— BEGIN MATERIAL FOR THE TASK —

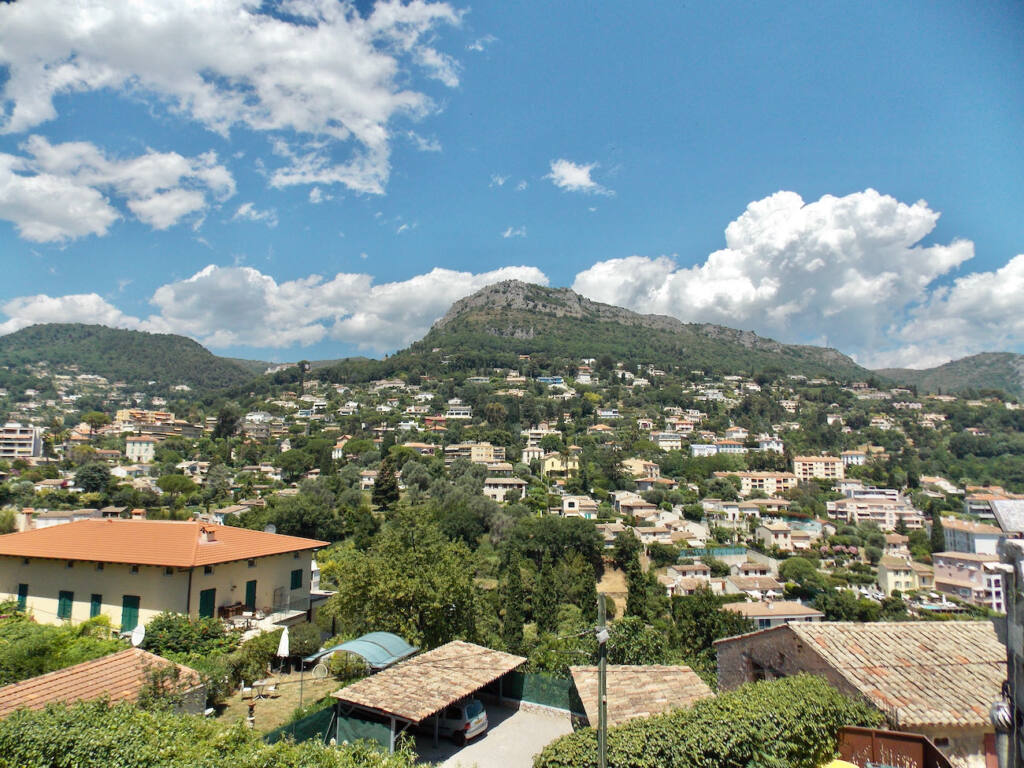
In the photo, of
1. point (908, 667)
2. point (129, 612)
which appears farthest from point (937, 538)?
point (129, 612)

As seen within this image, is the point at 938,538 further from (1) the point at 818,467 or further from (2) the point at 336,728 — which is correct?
(2) the point at 336,728

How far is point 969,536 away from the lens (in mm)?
56312

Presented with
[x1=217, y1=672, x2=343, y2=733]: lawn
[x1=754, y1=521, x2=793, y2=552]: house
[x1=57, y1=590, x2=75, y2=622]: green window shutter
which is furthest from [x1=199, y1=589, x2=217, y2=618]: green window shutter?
[x1=754, y1=521, x2=793, y2=552]: house

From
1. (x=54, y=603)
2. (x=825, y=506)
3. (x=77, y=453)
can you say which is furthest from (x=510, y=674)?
(x=77, y=453)

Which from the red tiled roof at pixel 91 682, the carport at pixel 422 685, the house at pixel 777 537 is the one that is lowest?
the house at pixel 777 537

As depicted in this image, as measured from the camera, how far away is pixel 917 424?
108 m

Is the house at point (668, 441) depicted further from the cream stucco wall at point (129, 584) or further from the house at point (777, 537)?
the cream stucco wall at point (129, 584)

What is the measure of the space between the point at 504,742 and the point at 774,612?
3300cm

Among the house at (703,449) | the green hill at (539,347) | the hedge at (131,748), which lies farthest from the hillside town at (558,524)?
the green hill at (539,347)

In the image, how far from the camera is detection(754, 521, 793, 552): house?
5619cm

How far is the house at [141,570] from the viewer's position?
1445 centimetres

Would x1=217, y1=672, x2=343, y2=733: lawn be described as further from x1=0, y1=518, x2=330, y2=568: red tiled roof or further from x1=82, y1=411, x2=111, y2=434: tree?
x1=82, y1=411, x2=111, y2=434: tree

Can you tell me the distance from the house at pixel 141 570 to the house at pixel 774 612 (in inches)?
1164

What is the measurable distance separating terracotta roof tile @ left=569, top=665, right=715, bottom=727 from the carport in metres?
1.66
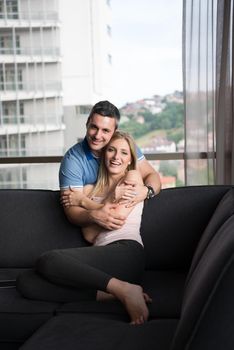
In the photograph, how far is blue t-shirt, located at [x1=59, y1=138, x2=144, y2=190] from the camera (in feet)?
8.13

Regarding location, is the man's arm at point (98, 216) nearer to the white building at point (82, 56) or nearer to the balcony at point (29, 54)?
the white building at point (82, 56)

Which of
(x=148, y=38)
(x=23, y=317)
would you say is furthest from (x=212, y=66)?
(x=23, y=317)

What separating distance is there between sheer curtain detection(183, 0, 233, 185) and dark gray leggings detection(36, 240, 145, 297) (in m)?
1.69

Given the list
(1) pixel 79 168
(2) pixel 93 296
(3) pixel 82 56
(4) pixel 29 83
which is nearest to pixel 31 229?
(1) pixel 79 168

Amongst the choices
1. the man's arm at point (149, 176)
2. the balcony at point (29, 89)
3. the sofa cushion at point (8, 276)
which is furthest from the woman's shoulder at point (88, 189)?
the balcony at point (29, 89)

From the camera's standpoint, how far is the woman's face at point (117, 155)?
2.45 meters

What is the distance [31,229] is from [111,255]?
1.72 feet

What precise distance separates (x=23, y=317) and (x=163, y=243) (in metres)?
0.75

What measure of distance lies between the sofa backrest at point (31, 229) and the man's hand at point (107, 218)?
0.66 feet

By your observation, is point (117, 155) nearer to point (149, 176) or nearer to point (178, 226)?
point (149, 176)

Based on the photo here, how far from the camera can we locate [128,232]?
2.40m

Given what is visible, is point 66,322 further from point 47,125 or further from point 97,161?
point 47,125

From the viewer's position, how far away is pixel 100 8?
4.68m

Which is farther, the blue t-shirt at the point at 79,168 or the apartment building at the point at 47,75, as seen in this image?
the apartment building at the point at 47,75
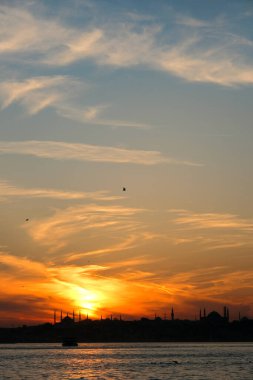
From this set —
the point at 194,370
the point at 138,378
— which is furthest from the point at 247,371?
the point at 138,378

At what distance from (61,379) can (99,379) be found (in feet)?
24.3

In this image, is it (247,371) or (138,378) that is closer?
(138,378)

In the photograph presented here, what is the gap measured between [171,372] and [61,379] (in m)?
30.8

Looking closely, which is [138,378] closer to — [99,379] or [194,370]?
[99,379]

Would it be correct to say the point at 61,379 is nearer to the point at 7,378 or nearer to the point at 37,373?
the point at 7,378

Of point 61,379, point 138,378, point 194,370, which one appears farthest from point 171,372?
point 61,379

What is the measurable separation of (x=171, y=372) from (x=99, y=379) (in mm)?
24667

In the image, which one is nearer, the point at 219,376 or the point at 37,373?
the point at 219,376

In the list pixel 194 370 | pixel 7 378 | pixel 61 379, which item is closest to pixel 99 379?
pixel 61 379

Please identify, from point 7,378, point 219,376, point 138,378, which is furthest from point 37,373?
point 219,376

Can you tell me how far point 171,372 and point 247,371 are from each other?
16630 mm

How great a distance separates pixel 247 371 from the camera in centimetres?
15512

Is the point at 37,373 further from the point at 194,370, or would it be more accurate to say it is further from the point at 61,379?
the point at 194,370

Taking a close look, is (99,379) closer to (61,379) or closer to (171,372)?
(61,379)
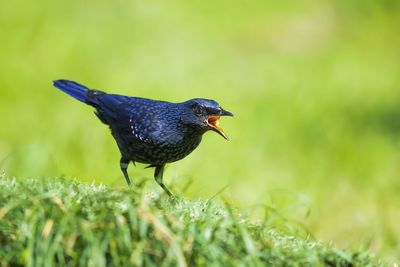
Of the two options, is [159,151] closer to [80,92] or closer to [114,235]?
[80,92]

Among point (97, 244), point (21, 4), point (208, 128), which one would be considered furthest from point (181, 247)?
point (21, 4)

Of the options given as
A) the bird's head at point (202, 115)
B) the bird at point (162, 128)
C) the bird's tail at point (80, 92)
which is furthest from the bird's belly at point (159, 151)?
the bird's tail at point (80, 92)

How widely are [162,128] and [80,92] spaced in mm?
1155

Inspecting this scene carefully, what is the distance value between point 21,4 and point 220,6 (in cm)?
329

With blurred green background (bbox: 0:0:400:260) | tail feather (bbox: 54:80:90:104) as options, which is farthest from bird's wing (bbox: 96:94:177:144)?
blurred green background (bbox: 0:0:400:260)

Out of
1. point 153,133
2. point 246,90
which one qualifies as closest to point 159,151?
point 153,133

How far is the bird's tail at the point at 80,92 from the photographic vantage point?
6.21m

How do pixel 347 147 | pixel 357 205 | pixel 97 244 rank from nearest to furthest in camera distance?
1. pixel 97 244
2. pixel 357 205
3. pixel 347 147

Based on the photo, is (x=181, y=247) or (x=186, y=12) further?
(x=186, y=12)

— END MATERIAL FOR THE TASK —

> **TASK TO CARRY OUT**
Make an exact copy of the listing above. Do not include the pictures.

> **CORRECT RESULT**
In the photo, of
1. point (908, 667)
2. point (129, 612)
which appears farthest from point (937, 538)?
point (129, 612)

As seen within this image, is the point at 938,538 further from (1) the point at 818,467 or further from (2) the point at 336,728 — which is correct?
(2) the point at 336,728

How far is point 969,536 away from the lens (in mm)?
56312

Presented with
[x1=217, y1=672, x2=343, y2=733]: lawn
[x1=754, y1=521, x2=793, y2=552]: house
[x1=57, y1=590, x2=75, y2=622]: green window shutter
which is furthest from [x1=199, y1=589, x2=217, y2=618]: green window shutter?
[x1=754, y1=521, x2=793, y2=552]: house

From
1. (x=54, y=603)
2. (x=825, y=506)
3. (x=77, y=453)
can you say which is furthest from (x=510, y=674)?
(x=77, y=453)

Which from the red tiled roof at pixel 91 682, the carport at pixel 422 685, the house at pixel 777 537 is the one that is lowest?
the house at pixel 777 537

As depicted in this image, as measured from the camera, how far away is pixel 917 424?
108 m

Is the house at point (668, 441) depicted further from the cream stucco wall at point (129, 584) or further from the house at point (777, 537)?
the cream stucco wall at point (129, 584)

What is the measure of the space between the point at 504,742 and the point at 774,612?
3300cm

Among the house at (703,449) | the green hill at (539,347) | the hedge at (131,748), which lies farthest from the hillside town at (558,524)?
the green hill at (539,347)

In the image, how far from the camera is detection(754, 521, 793, 552): house?
5619cm

How far is the house at [141,570] from the viewer's position?
1445 centimetres

Would x1=217, y1=672, x2=343, y2=733: lawn be described as further from x1=0, y1=518, x2=330, y2=568: red tiled roof or further from x1=82, y1=411, x2=111, y2=434: tree?
x1=82, y1=411, x2=111, y2=434: tree

Can you tell me the distance from the house at pixel 141 570 to the house at pixel 774 612 (in inches)?
1164

What is the measurable distance separating terracotta roof tile @ left=569, top=665, right=715, bottom=727 from the carport in metres?
1.66
In the photograph, how far is blue t-shirt, located at [x1=59, y1=138, x2=144, y2=190] from the camera (in feet)?
8.13

Regarding location, is the man's arm at point (98, 216) nearer to the white building at point (82, 56) or nearer to the balcony at point (29, 54)?
the white building at point (82, 56)

Which of
(x=148, y=38)
(x=23, y=317)
would you say is furthest from (x=212, y=66)?
(x=23, y=317)

What separating distance is there between sheer curtain detection(183, 0, 233, 185) and dark gray leggings detection(36, 240, 145, 297) (in m)?
1.69

Given the list
(1) pixel 79 168
(2) pixel 93 296
(3) pixel 82 56
(4) pixel 29 83
which is nearest to pixel 31 229?
(1) pixel 79 168

Amongst the choices
1. the man's arm at point (149, 176)
2. the balcony at point (29, 89)
3. the sofa cushion at point (8, 276)
which is furthest from the woman's shoulder at point (88, 189)?
the balcony at point (29, 89)

From the camera's standpoint, how far is the woman's face at point (117, 155)?
2.45 meters

What is the distance [31,229] is from [111,255]?
1.72 feet

What precise distance separates (x=23, y=317) and (x=163, y=243) (in metres)?
0.75

What measure of distance lies between the sofa backrest at point (31, 229) and the man's hand at point (107, 218)?
0.66 feet

By your observation, is point (117, 155) nearer to point (149, 176) or nearer to point (178, 226)?
point (149, 176)

Based on the photo here, how far from the camera can we locate [128,232]?
2.40m

Given what is visible, is point 66,322 further from point 47,125 or further from point 97,161?
point 47,125

From the viewer's position, how far away is pixel 100 8?
4.68m

Which is farther, the blue t-shirt at the point at 79,168 or the apartment building at the point at 47,75, as seen in this image?
the apartment building at the point at 47,75
From this set —
the point at 194,370
the point at 138,378
— which is furthest from the point at 247,371?
the point at 138,378

At what distance from (61,379) can (99,379) be found (in feet)?
24.3

In this image, is it (247,371) or (138,378) that is closer?
(138,378)

In the photograph presented here, what is the gap measured between [171,372] and [61,379] (in m)?
30.8

Looking closely, which is [138,378] closer to — [99,379] or [194,370]?
[99,379]

Would it be correct to say the point at 61,379 is nearer to the point at 7,378 or nearer to the point at 37,373?
the point at 7,378

Of point 61,379, point 138,378, point 194,370, which one appears farthest from point 171,372?
point 61,379

What is the measurable separation of (x=171, y=372) from (x=99, y=379) (in mm)?
24667

In the image, which one is nearer, the point at 219,376 or the point at 37,373?
the point at 219,376

In the list pixel 194 370 | pixel 7 378 | pixel 61 379, which item is closest to pixel 99 379?
pixel 61 379

Please identify, from point 7,378, point 219,376, point 138,378, which is furthest from point 37,373?
point 219,376

Can you tell me how far point 171,372 and point 247,371 are from each other?
16630 mm

How great a distance separates pixel 247 371 from the camera in centimetres?
15512

Is the point at 37,373 further from the point at 194,370, or would it be more accurate to say it is further from the point at 61,379?
the point at 194,370

Taking a close look, is (99,379) closer to (61,379) or closer to (171,372)?
(61,379)
Of the two options, is [159,151] closer to [80,92] or closer to [114,235]?
[80,92]

Among point (97, 244), point (21, 4), point (208, 128), which one would be considered furthest from point (181, 247)?
point (21, 4)

Of the options given as
A) the bird's head at point (202, 115)
B) the bird at point (162, 128)
C) the bird's tail at point (80, 92)
which is furthest from the bird's belly at point (159, 151)?
the bird's tail at point (80, 92)

How widely are [162,128] and [80,92] spaced in mm?
1155

Inspecting this scene carefully, what is the distance value between point 21,4 and point 220,6 (in cm)?
329

With blurred green background (bbox: 0:0:400:260) | tail feather (bbox: 54:80:90:104) as options, which is farthest from bird's wing (bbox: 96:94:177:144)?
blurred green background (bbox: 0:0:400:260)

Out of
1. point 153,133
2. point 246,90
which one qualifies as closest to point 159,151?
point 153,133

How far is the bird's tail at the point at 80,92 from the photographic vantage point?
6.21m

How do pixel 347 147 | pixel 357 205 | pixel 97 244 rank from nearest to furthest in camera distance?
1. pixel 97 244
2. pixel 357 205
3. pixel 347 147

Based on the photo, is (x=181, y=247) or (x=186, y=12) further?
(x=186, y=12)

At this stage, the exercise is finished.